**Kutipan Pilihan:**
━━━━━━━━━━━━━━━━
Salam Hangat, Pekat - Enyah Saja Kau, Persma !?

Kawanku Z di seberang,
Masih di sini, di seruas jalan warung angkringan tempat biasa kita dulu ngopi bersama, berbagi tanya, berbicara tentang hidup juga dunia yang kian kacau dengan segala kompleksitas ceritanya. Dengan gaya sok tahumu itu, tak jarang kau sinis menyinggung soal tak beresnya sistem pemerintahan negeri kita juga kehidupan rakyat kecilnya yang kian nelangsa. 

Ujungnya dengan berat dan putus asa, kembali kau menuding dirimu yang notabene anggota Persma juga turut urun merunyamkan kondisi sosial yang kian manyun dengan segala tetek bengek kekuasaan, politik, dogma agama juga perekonomiannya. Kalau sudah begitu, kau akan hunjamkan sebuah pertanyaan retoris padaku, yang aku tahu kau tak sungguh-sungguh menginginkan jawaban dariku.. Bagaimana eksistensi persma saat ini? Masihkah peran persma diperlukan?

Aku tak tahu harus mulai darimana, tapi aku merasa tertuntut juga untuk menjawab gelisahmu itu, Kawan.. OK lah, langsung saja, kita semua tahu bahwa persma selalu saja dalam kondisi dan posisi yang ambigu. Bagaimana tidak, jika sebagai mahasiswa, ia terbebani intelektualitas dan status akademiknya. Di lain sisi ia tetap harus mampu menjaga dirinya dengan professionalitasnya sebagai jurnalis sebagaimana pers pada umumnya.

Karena faktor inilah, posisi persma terkesan rapuh untuk diperhitungkan dalam obrolan pers nasional. Berdasarkan analisis Psikologi modern, kondisi semacam ini dinamai dengan ‘split personality’ atau adanya ambiguitas yang tak mudah dipecahkan. Sebagaimana yang pernah disinggung langsung oleh Lukman Hakim Arifin dalam tulisannya,

“Merujuk pada namanya, “pers mahasiswa”, esensi persma sebenarnya sudah cukup jelas. Persma adalah entitas-sintesis dari dua subjek yang sama-sama potensial dan berat; yang satu “pers” dan satunya lagi “mahasiswa”. Sebagai pers, ia dituntut mampu menjalankan fungsi-fungsi persnya secara konsekuen dan independen. Sedangkan sebagai mahasiswa, ia dituntut menjadi pelopor perubahan dan pemecah kebekuan. … Maka, ketika kedua entitas itu digabungkan, dapat dibayangkan betapa besar, agung, dan beratnya nama itu.    

Ambiguitas inilah, Kawan.. yang kemudian membawa disorientasi persma pasca-1998 semakin melesak dalam posisi yang tak tentu arah. Persma linglung akan eksistensinya sendiri. Ia tak pernah dengan benar mengerti kesehatan dan situasi pasar yang meliputi dirinya. Berapa orang yang membaca terbitannya? Sejauh mana pemberitaan itu mampu menunjukkan keberpihakan pada mereka yang tertindas? Atau setidaknya pada lapisan masyarakat kecil di kampusnya. Semisal berapa banyak mahasiswa yang membaca terbitan INOVASI?
━━━━━━━━━━━━━━━━
Entri Data:
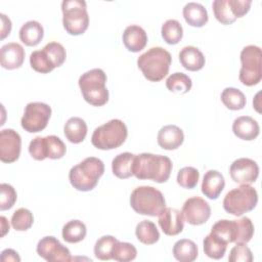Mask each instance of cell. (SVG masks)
Listing matches in <instances>:
<instances>
[{
	"instance_id": "obj_1",
	"label": "cell",
	"mask_w": 262,
	"mask_h": 262,
	"mask_svg": "<svg viewBox=\"0 0 262 262\" xmlns=\"http://www.w3.org/2000/svg\"><path fill=\"white\" fill-rule=\"evenodd\" d=\"M172 168V162L168 157L142 152L135 155L132 172L137 179L163 183L169 179Z\"/></svg>"
},
{
	"instance_id": "obj_2",
	"label": "cell",
	"mask_w": 262,
	"mask_h": 262,
	"mask_svg": "<svg viewBox=\"0 0 262 262\" xmlns=\"http://www.w3.org/2000/svg\"><path fill=\"white\" fill-rule=\"evenodd\" d=\"M103 172V162L98 158L88 157L71 168L69 172V180L72 186L77 190L89 191L97 185Z\"/></svg>"
},
{
	"instance_id": "obj_3",
	"label": "cell",
	"mask_w": 262,
	"mask_h": 262,
	"mask_svg": "<svg viewBox=\"0 0 262 262\" xmlns=\"http://www.w3.org/2000/svg\"><path fill=\"white\" fill-rule=\"evenodd\" d=\"M172 57L163 47H151L137 58V66L150 82L163 80L169 73Z\"/></svg>"
},
{
	"instance_id": "obj_4",
	"label": "cell",
	"mask_w": 262,
	"mask_h": 262,
	"mask_svg": "<svg viewBox=\"0 0 262 262\" xmlns=\"http://www.w3.org/2000/svg\"><path fill=\"white\" fill-rule=\"evenodd\" d=\"M105 83L106 75L101 69H92L85 72L78 81L83 98L94 106H102L108 101V90Z\"/></svg>"
},
{
	"instance_id": "obj_5",
	"label": "cell",
	"mask_w": 262,
	"mask_h": 262,
	"mask_svg": "<svg viewBox=\"0 0 262 262\" xmlns=\"http://www.w3.org/2000/svg\"><path fill=\"white\" fill-rule=\"evenodd\" d=\"M127 136L128 130L125 123L122 120L113 119L95 128L91 136V143L98 149H115L125 142Z\"/></svg>"
},
{
	"instance_id": "obj_6",
	"label": "cell",
	"mask_w": 262,
	"mask_h": 262,
	"mask_svg": "<svg viewBox=\"0 0 262 262\" xmlns=\"http://www.w3.org/2000/svg\"><path fill=\"white\" fill-rule=\"evenodd\" d=\"M130 205L136 213L155 217L166 208V201L159 189L152 186H138L131 192Z\"/></svg>"
},
{
	"instance_id": "obj_7",
	"label": "cell",
	"mask_w": 262,
	"mask_h": 262,
	"mask_svg": "<svg viewBox=\"0 0 262 262\" xmlns=\"http://www.w3.org/2000/svg\"><path fill=\"white\" fill-rule=\"evenodd\" d=\"M61 11L63 28L70 35L78 36L88 29L89 15L84 0H64L61 3Z\"/></svg>"
},
{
━━━━━━━━━━━━━━━━
**Tujuan A:** Terjemahkan kalimat "Persma linglung akan eksistensinya sendiri." dari tulisan tentang pers mahasiswa ke dalam bahasa Inggris.
**Tujuan B:** Tuliskan kembali bagian tulisan tentang pers mahasiswa yang dimulai dengan kata-kata "Kawanku Z di" dan berakhir dengan "peran persma diperlukan?", tanpa mengubah satu huruf pun.

**Contoh Jawaban A:** The student press is bewildered about its own existence.

**Contoh Jawaban B:**
Kawanku Z di seberang,
Masih di sini, di seruas jalan warung angkringan tempat biasa kita dulu ngopi bersama, berbagi tanya, berbicara tentang hidup juga dunia yang kian kacau dengan segala kompleksitas ceritanya. Dengan gaya sok tahumu itu, tak jarang kau sinis menyinggung soal tak beresnya sistem pemerintahan negeri kita juga kehidupan rakyat kecilnya yang kian nelangsa. 

Ujungnya dengan berat dan putus asa, kembali kau menuding dirimu yang notabene anggota Persma juga turut urun merunyamkan kondisi sosial yang kian manyun dengan segala tetek bengek kekuasaan, politik, dogma agama juga perekonomiannya. Kalau sudah begitu, kau akan hunjamkan sebuah pertanyaan retoris padaku, yang aku tahu kau tak sungguh-sungguh menginginkan jawaban dariku.. Bagaimana eksistensi persma saat ini? Masihkah peran persma diperlukan?